A new school year, a new designer drug. This fall will be no exception, when an enterprising chemist named "One Tooth Terry" will come up with Minecrank. This drug will become hugely popular with kids, as it makes you see everything in big, pixelated hunks, giving you the strength to punch down trees with your bare hands and making you capable of building (and disassembling) a house in matter of minutes. This hallucinatory chemical stimulant will gain infamy, when a number of kids who believe they’re fighting the "Ender Dragon" will, in fact, be stabbing friends and lunch ladies with forks and sharpened sticks. Roger came back addicted to this stuff, and let us tell you, the withdrawals are not pretty.
It seems like pants can’t get any lower. As you watch a grown man toddle around with his slacks around his ankles, you wonder how this can possibly get any more outlandish. Well, this year, sagging fashion will get a new lease on life, with the introduction of "reverse suspenders." This innovative invention will fasten around the waist, with adjustable straps extending downwards, which clip onto the waistband of your XXXXXL jeans and keep them from showing any more crack than you mean to.
These will be marketed as a fun romp with Nerf guns, night vision goggles and team-building exercises. Parents everywhere will rejoice about how their kids are actually going outside and getting some fucking exercise, for once…that is, until it’s revealed that the whole thing is funded by the U.S. Army, as a creative recruiting tool for teaching children paramilitary skills, desensitization to violence, militant nationalism and unquestioning loyalty (along with a healthy bloodlust).

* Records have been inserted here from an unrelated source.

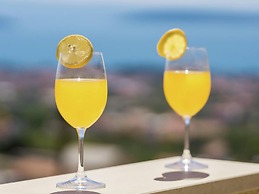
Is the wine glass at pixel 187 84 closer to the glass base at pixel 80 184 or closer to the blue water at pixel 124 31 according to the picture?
the glass base at pixel 80 184

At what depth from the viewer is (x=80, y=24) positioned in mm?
3779

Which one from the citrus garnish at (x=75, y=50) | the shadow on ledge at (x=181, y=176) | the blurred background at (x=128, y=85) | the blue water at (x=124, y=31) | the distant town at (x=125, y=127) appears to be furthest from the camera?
the distant town at (x=125, y=127)

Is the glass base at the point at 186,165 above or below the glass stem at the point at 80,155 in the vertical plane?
below

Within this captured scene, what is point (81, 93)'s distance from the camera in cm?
139

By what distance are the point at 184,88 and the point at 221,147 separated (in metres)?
2.45

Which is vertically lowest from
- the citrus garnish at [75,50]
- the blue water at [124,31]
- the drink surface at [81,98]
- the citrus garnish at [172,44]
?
the drink surface at [81,98]

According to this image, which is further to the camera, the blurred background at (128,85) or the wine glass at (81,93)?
the blurred background at (128,85)

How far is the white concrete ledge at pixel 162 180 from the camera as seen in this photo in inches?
54.6

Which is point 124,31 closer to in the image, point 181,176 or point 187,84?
point 187,84

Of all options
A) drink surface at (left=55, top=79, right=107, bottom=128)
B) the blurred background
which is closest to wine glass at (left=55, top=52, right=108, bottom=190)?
drink surface at (left=55, top=79, right=107, bottom=128)

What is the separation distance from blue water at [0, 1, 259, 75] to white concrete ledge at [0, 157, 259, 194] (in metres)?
1.89

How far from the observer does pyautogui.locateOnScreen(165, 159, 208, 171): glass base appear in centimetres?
169

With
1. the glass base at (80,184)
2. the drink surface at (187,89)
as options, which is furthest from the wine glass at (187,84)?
the glass base at (80,184)

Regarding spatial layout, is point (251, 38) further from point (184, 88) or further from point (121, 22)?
point (184, 88)
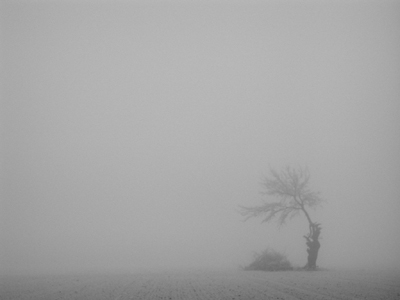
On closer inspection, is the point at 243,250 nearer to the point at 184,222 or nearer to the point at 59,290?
the point at 184,222

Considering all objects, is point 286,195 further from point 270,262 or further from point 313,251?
point 270,262

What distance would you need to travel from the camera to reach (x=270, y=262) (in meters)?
30.2

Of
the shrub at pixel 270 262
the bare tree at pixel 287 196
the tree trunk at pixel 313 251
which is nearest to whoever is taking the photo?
the shrub at pixel 270 262

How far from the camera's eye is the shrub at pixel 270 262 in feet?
97.9

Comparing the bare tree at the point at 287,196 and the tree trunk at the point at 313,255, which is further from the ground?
the bare tree at the point at 287,196

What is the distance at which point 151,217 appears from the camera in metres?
109

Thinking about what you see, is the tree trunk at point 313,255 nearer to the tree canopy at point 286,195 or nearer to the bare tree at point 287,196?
the bare tree at point 287,196

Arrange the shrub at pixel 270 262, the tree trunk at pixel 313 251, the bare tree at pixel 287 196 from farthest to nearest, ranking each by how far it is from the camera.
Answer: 1. the bare tree at pixel 287 196
2. the tree trunk at pixel 313 251
3. the shrub at pixel 270 262

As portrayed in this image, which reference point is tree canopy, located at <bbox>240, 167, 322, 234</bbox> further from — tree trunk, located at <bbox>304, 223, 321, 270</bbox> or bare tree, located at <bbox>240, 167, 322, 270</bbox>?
tree trunk, located at <bbox>304, 223, 321, 270</bbox>

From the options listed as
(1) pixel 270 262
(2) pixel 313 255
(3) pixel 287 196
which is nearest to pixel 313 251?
(2) pixel 313 255

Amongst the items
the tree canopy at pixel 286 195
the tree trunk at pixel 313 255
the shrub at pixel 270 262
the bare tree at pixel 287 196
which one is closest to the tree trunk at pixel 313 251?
the tree trunk at pixel 313 255

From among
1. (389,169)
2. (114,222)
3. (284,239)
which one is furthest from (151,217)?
(389,169)

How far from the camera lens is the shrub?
29.9 metres

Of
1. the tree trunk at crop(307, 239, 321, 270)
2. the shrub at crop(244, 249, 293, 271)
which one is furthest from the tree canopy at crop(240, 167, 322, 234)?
the shrub at crop(244, 249, 293, 271)
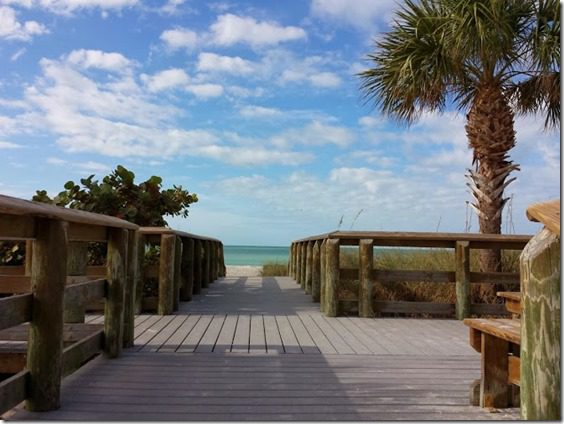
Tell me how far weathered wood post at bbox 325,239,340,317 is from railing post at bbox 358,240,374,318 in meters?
0.27

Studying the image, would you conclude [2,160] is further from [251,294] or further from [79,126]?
[251,294]

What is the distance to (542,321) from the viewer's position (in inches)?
62.7

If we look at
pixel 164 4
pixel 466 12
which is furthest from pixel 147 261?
pixel 466 12

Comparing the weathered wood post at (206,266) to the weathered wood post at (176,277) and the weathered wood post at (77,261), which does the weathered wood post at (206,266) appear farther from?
the weathered wood post at (77,261)

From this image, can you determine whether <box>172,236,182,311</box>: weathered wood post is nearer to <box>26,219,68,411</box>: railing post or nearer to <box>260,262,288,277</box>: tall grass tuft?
<box>26,219,68,411</box>: railing post

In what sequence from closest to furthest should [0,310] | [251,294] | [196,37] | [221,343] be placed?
[0,310]
[221,343]
[196,37]
[251,294]

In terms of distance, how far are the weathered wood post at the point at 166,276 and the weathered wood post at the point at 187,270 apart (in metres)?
1.36

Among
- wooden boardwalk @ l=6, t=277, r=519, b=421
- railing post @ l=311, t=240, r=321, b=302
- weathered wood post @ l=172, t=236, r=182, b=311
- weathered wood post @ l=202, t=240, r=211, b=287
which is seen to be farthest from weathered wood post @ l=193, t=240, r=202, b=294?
wooden boardwalk @ l=6, t=277, r=519, b=421

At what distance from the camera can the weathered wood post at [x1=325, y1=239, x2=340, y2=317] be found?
587 centimetres

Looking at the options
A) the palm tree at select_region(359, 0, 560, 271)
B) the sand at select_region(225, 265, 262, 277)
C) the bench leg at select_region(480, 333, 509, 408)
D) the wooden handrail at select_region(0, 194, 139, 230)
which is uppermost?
the palm tree at select_region(359, 0, 560, 271)

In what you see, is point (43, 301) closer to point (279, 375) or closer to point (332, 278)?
point (279, 375)

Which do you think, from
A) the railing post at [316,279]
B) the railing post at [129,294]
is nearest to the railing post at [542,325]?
the railing post at [129,294]

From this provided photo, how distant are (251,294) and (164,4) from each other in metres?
5.35

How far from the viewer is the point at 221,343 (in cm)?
422
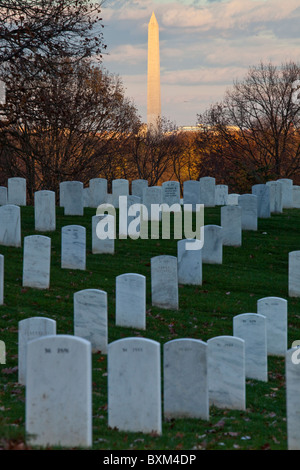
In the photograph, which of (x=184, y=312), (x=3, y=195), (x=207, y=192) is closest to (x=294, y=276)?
(x=184, y=312)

Therapists are going to come out on top of this one.
Those of us who lived through the ’80s and ’90s all share a common complaint: every year, rap lyrics seem to get dumbed down just a little more. The literate street slam poetry that it once was has been worn down to an unrecognizable nub of its former glory—think Kanye West’s recent offerings or the truly moronic lyrical abuses of Tekashi69. We wonder where the bottom is and the answer is, "you’ll see it soon enough." Caverap will just be lustful, angry grunting, over heavy beats and bass. Performers will chest thump, snort, growl and bark, but won’t actually have to write any lyrics, at all. Roger brought us back a thumb drive with a few tracks on it and we’ll admit that "Hungh, Ugh Ugh Gar!" has been stuck in our head for a week.

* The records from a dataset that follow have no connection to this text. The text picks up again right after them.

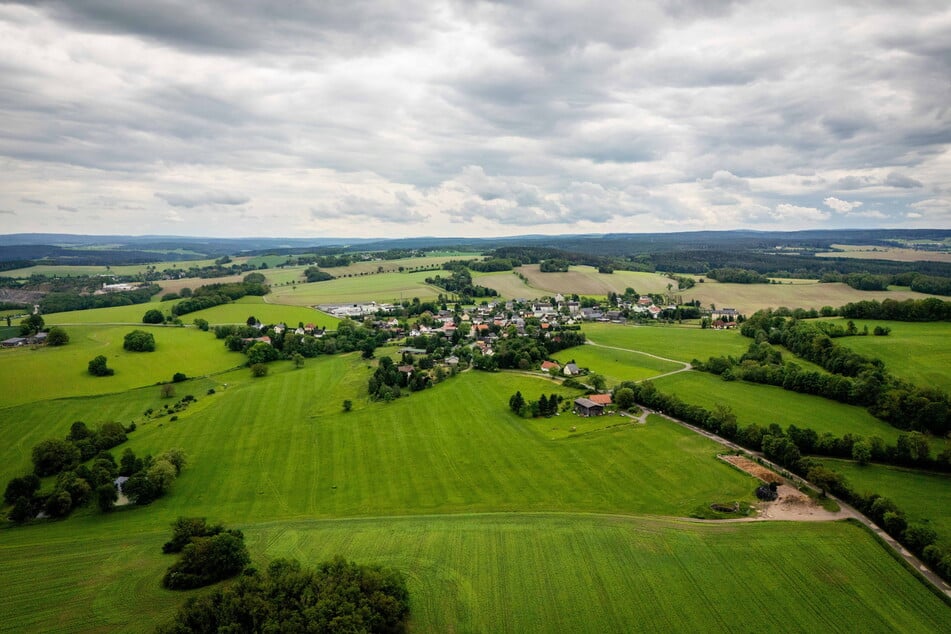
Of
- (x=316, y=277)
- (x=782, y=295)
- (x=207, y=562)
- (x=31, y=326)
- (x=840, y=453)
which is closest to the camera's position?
(x=207, y=562)

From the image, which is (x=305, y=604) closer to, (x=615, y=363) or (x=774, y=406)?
(x=774, y=406)

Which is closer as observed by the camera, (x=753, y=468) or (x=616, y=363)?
(x=753, y=468)

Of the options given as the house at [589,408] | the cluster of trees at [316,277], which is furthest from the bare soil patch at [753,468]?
the cluster of trees at [316,277]

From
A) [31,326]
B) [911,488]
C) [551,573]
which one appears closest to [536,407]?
[551,573]

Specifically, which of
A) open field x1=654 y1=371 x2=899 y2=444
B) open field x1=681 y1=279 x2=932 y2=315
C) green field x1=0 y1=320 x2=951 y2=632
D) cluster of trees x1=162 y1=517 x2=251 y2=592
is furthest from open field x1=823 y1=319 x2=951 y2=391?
cluster of trees x1=162 y1=517 x2=251 y2=592

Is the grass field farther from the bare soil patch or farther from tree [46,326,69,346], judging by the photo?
tree [46,326,69,346]

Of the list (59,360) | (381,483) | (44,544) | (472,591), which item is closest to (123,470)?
(44,544)

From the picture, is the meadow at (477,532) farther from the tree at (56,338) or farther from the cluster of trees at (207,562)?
the tree at (56,338)
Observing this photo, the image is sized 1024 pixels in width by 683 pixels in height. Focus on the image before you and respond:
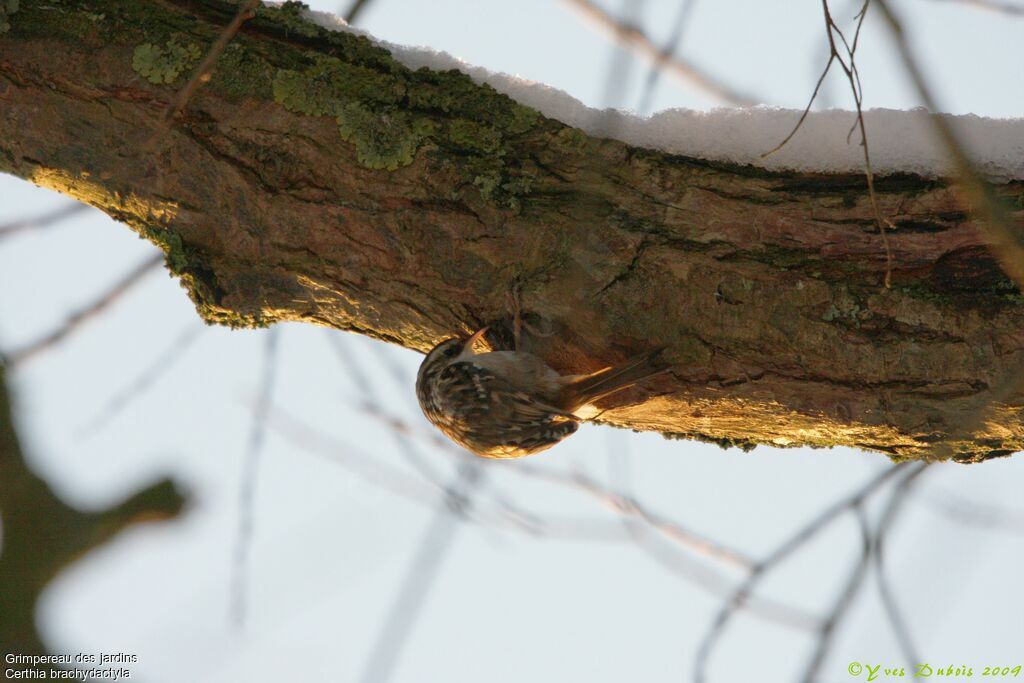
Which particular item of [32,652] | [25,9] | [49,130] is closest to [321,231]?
[49,130]

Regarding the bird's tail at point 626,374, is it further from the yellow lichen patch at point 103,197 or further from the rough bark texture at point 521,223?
the yellow lichen patch at point 103,197

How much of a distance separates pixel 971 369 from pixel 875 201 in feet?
1.23

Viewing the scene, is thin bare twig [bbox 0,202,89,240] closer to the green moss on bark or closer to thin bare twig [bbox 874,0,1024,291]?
the green moss on bark

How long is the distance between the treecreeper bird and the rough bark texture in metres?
0.06

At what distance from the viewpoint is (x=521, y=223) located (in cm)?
176

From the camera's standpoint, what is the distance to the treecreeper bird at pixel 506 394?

Yes, reaction videos will still be a thing. But, in a world of outdoing one another and one-upsmanship, reaction videos will reach peak-weird when a popular YouTube channel has its wacky teen protagonists react in their usual hyperbolic fashion to snuff videos and hardcore scat porn, among other things. The beautiful part is, they’ll just blur out the seriously graphic stuff for the viewers, while the content creators WILL really be forced to sit through beheadings and piss drinking, in their full glory. Way to circumvent the rules, guys! The clickbait cover stills will still feature the video makers looking shocked and laughing—giving big thumbs ups and cheesy grins, but to a pixelated mass of entrails and human waste. Turns out, it’s still possible to traumatize kids who think they’ve seen it all. A rash of suicides will put the kibosh on this fun little niche. Well, that’s all that Roger felt like telling us—we’re sure he knows more, but he won’t tell us what and the haunted look on his face (and retreat into the broom closet) tells us this next year is going to be an adventure, at least.